• Data to use:

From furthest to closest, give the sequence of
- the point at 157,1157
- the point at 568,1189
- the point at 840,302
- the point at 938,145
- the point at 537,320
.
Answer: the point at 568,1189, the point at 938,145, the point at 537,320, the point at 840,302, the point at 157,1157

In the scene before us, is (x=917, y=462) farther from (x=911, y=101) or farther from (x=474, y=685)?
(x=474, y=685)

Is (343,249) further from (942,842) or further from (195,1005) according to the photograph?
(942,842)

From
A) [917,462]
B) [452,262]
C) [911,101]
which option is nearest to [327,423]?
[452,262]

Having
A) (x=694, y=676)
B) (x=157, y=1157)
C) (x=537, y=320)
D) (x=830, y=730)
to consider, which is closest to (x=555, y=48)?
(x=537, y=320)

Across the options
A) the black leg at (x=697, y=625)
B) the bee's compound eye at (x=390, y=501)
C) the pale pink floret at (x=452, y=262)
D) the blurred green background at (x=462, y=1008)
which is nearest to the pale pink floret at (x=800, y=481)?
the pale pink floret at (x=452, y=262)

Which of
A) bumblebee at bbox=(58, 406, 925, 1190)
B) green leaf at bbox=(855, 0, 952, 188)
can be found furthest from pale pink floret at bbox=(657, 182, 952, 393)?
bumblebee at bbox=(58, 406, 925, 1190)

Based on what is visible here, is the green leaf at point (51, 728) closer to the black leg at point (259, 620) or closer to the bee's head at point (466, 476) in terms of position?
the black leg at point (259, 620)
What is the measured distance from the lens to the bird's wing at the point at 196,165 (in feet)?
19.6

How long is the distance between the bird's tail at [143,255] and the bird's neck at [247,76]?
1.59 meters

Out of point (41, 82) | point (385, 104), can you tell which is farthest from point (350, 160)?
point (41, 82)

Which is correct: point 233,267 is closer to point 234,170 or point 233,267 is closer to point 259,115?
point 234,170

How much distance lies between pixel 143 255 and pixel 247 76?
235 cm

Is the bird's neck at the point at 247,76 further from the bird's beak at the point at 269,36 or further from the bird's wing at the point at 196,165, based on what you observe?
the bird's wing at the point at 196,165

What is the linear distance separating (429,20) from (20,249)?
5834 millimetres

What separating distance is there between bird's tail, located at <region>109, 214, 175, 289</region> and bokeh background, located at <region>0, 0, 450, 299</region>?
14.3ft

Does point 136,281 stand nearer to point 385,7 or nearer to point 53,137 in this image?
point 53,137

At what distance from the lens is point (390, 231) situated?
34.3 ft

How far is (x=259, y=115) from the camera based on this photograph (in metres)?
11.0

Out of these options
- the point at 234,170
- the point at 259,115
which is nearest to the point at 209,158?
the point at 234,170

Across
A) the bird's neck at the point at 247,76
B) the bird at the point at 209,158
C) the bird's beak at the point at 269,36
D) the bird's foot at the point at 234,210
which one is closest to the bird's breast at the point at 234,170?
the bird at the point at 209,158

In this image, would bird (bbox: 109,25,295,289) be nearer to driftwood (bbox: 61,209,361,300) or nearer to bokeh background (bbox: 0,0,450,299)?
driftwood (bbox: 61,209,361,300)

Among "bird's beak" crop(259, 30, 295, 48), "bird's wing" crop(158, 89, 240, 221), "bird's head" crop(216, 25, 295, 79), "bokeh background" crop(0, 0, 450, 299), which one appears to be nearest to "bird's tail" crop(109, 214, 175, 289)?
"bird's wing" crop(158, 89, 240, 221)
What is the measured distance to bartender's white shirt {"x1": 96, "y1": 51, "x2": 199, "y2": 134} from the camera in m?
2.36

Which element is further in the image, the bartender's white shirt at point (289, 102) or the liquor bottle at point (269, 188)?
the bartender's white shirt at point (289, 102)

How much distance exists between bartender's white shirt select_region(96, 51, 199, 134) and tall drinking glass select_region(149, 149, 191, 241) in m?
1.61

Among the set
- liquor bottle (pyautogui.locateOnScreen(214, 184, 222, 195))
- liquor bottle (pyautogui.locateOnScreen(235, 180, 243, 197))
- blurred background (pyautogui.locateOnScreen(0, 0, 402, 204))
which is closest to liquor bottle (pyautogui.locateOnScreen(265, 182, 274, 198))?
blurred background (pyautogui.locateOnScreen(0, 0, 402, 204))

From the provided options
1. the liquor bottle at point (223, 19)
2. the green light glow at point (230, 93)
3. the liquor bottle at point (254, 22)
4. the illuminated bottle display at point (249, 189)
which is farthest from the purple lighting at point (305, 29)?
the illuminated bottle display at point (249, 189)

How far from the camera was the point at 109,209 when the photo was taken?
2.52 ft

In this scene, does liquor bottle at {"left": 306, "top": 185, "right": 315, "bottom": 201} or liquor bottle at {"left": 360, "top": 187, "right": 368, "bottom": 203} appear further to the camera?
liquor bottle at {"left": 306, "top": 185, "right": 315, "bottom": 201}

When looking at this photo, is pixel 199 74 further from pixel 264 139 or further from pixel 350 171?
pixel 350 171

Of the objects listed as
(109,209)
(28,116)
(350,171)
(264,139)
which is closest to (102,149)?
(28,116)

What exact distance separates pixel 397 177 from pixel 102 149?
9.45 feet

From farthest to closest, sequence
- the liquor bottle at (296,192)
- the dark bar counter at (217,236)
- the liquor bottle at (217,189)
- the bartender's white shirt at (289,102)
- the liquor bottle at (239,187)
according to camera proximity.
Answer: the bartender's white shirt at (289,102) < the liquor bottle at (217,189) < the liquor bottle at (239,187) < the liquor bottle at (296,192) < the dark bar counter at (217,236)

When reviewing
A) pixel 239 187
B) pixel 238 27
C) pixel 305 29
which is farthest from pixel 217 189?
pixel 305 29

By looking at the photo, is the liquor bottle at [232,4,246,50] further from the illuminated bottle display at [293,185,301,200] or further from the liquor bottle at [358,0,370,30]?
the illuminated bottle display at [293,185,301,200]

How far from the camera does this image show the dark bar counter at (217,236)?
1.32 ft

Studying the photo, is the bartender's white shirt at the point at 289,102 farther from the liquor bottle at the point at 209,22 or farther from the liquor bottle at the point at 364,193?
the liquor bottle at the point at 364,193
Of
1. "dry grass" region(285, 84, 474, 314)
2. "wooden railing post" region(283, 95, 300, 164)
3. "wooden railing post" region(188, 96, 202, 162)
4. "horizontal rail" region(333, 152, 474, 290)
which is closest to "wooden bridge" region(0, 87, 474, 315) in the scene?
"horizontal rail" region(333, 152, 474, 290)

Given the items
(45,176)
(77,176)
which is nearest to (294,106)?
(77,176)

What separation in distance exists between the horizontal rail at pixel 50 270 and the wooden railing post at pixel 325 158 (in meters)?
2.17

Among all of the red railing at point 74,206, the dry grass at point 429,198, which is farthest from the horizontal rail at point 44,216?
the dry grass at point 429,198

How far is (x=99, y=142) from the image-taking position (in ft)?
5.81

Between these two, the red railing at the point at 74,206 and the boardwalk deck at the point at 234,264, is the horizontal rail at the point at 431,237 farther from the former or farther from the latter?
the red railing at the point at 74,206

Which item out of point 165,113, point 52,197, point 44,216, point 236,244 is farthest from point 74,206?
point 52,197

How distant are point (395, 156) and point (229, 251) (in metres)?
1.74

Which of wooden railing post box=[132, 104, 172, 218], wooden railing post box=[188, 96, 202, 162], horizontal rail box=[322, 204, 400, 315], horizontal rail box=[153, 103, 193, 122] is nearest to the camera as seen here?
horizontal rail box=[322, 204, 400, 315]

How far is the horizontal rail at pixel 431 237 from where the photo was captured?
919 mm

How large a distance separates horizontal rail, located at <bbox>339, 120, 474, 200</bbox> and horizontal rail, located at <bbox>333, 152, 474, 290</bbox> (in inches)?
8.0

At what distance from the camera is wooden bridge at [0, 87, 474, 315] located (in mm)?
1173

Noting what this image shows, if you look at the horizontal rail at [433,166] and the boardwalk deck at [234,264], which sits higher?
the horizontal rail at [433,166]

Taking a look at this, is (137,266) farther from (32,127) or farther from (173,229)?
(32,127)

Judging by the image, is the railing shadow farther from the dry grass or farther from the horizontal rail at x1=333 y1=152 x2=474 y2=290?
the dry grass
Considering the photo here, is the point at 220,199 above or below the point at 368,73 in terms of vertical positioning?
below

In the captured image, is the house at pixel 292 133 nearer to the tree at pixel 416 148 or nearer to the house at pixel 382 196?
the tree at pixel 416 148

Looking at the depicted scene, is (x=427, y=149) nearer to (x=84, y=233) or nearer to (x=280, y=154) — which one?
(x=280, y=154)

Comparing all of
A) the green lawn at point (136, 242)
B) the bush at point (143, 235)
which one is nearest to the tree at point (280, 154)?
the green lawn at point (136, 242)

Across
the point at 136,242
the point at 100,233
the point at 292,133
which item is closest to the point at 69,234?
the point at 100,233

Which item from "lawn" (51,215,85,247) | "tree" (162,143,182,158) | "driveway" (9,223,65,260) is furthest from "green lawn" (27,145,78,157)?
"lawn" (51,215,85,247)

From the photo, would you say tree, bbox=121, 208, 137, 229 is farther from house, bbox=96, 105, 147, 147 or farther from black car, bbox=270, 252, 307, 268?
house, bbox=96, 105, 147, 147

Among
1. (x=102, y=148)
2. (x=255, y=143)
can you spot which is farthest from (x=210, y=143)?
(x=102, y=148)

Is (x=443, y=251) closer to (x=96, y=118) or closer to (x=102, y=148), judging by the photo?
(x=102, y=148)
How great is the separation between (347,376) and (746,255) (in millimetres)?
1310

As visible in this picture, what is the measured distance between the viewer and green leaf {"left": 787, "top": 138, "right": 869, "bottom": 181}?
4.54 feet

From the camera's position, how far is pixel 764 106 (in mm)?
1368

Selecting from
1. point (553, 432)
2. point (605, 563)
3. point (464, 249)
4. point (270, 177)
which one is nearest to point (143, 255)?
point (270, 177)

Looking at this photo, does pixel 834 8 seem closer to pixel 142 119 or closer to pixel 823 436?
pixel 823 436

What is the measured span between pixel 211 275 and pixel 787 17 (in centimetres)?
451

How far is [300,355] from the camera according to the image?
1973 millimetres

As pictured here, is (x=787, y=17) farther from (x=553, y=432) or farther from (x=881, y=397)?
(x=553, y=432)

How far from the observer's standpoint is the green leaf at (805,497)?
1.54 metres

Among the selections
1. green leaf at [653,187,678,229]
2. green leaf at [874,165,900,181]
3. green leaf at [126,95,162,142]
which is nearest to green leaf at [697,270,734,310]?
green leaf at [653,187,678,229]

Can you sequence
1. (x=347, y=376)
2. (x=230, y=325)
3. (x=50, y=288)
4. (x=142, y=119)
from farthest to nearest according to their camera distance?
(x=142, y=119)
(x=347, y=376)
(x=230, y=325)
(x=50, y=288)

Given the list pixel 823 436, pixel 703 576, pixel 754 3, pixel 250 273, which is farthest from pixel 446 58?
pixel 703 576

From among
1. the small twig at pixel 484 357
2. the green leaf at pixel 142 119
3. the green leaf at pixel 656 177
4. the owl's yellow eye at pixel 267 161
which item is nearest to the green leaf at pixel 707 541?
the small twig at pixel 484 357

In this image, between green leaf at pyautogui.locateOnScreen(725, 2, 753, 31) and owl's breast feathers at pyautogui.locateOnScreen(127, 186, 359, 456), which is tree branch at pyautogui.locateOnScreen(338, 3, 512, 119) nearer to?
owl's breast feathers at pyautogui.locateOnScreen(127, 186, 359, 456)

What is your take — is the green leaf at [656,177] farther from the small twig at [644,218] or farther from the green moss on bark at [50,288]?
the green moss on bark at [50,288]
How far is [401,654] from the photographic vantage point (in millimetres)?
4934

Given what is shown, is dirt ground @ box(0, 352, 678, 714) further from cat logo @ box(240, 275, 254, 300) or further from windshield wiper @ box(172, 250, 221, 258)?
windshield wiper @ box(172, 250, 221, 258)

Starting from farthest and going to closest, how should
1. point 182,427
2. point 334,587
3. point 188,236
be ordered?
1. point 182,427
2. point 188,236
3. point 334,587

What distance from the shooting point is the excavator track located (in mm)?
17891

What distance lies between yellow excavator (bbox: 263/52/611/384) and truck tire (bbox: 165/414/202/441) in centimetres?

• The problem: Make an exact copy of every line from the one with "In this image, between" to the end of the data, with the first and last of those lines included.

• The result:
In this image, between green leaf at pyautogui.locateOnScreen(725, 2, 753, 31) and owl's breast feathers at pyautogui.locateOnScreen(127, 186, 359, 456), which is tree branch at pyautogui.locateOnScreen(338, 3, 512, 119) nearer to?
owl's breast feathers at pyautogui.locateOnScreen(127, 186, 359, 456)

What is your take — is the green leaf at [656,177] farther from the small twig at [644,218] or farther from the green moss on bark at [50,288]?
the green moss on bark at [50,288]
How far is [401,654] from the photographic vantage point (in millimetres)?
4934

Given what is shown, is dirt ground @ box(0, 352, 678, 714) further from cat logo @ box(240, 275, 254, 300) or further from windshield wiper @ box(172, 250, 221, 258)?
windshield wiper @ box(172, 250, 221, 258)

Starting from farthest and going to closest, how should
1. point 182,427
2. point 334,587
3. point 188,236
be ordered?
1. point 182,427
2. point 188,236
3. point 334,587

What distance from the shooting point is the excavator track located (in mm)?
17891

What distance lies between yellow excavator (bbox: 263/52/611/384) and truck tire (bbox: 165/414/202/441) in centimetres?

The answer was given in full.